Statistical approaches are used to account for the sources of variability in patients’ treatment responses. In clinical trials, applying statistical information allows the clinical researcher to make fair and correct inferences from acquired data and smart decisions in the face of ambiguity. In medical research, statistics are critical in preventing errors and biases.
What is the role of a Medical Statistician?
When it comes to designing a clinical study, the Medical Statistician has a lot of responsibilities. They should do the following:
- Calculate the sample size
- Understand the Randomized Clinical Research Methods
- Analyze the results
- Proper communication skills
What is the Classification of Data?
Data is divided into two types: Categorical Data & Quantitative Data.
Categorical Data
Categorical Data use category or label values to sort people into different groups. Each observation can only be assigned to one of the categories, which are mutually exclusive.
What are the types of Categorical Data?
- Nominal Data
Nominal data label variables but does not have a numerical value. Nominal data can’t be sorted or measured in any way. However, nominal data can be both qualitative and quantitative at times. E.g., Gender, Symbol
- Ordinal data
Ordinal data is data that has a natural order to it. It’s frequently used in polls and economics. Tables may represent data in some cases, with each row indicating a distinct category.
Quantitative Data
Quantitative Data is numerical values that represent a measurement. E.g., height, weight.

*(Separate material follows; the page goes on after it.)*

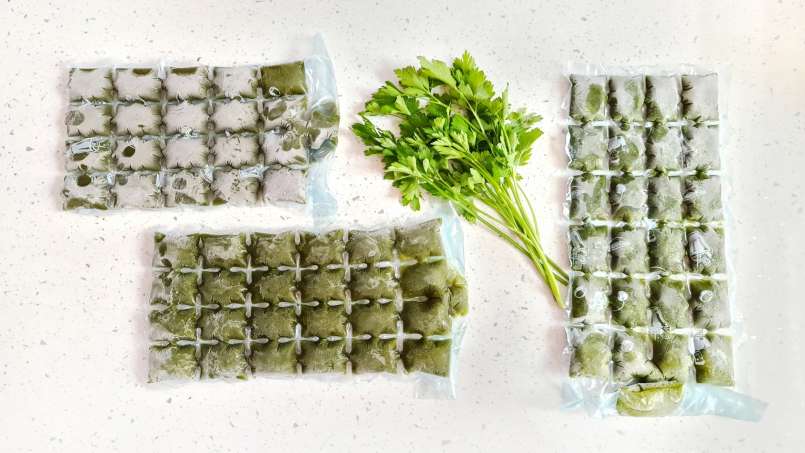 Persiljejuice med lime i isförpackningar, foto 9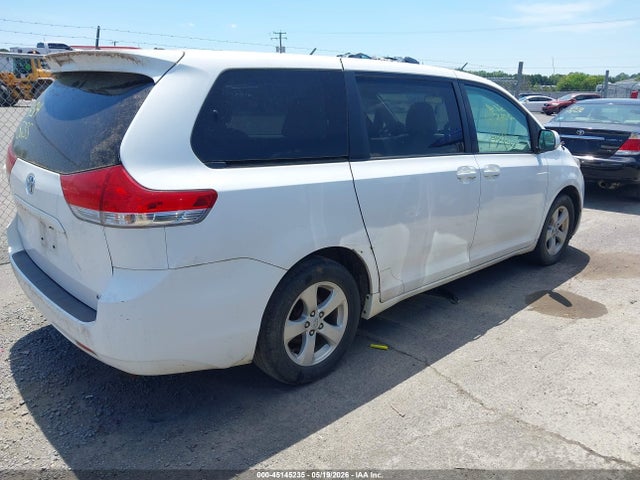 Toyota Sienna Le 8 Passenger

Understanding Descriptive Statistics
Descriptive Statistics characterize the fundamental characteristics of a study’s data. They give quick summaries of the sample and the metrics. They are the foundation of practically every quantitative Data Analysis and simple Graphical Analysis. The measures of central tendency (mean, median, and mode) are the most prevalent types of descriptive statistics. They are used in most math, research, evidence-based practice, and quality improvement. These measures describe the core region of a data set’s frequency distribution. The most well-known of these is the mean, used and understood by most people. It’s calculated by multiplying the total number of observations by the sum of the data values.
Conclusion
Medical communicators must learn to communicate the most widely used statistical processes, tests, and conclusions to their audience clearly and intelligibly. When all readers understand the significance of the data and images, they will better understand the findings of medical studies and clinical trials, and a healthier world will be achievable.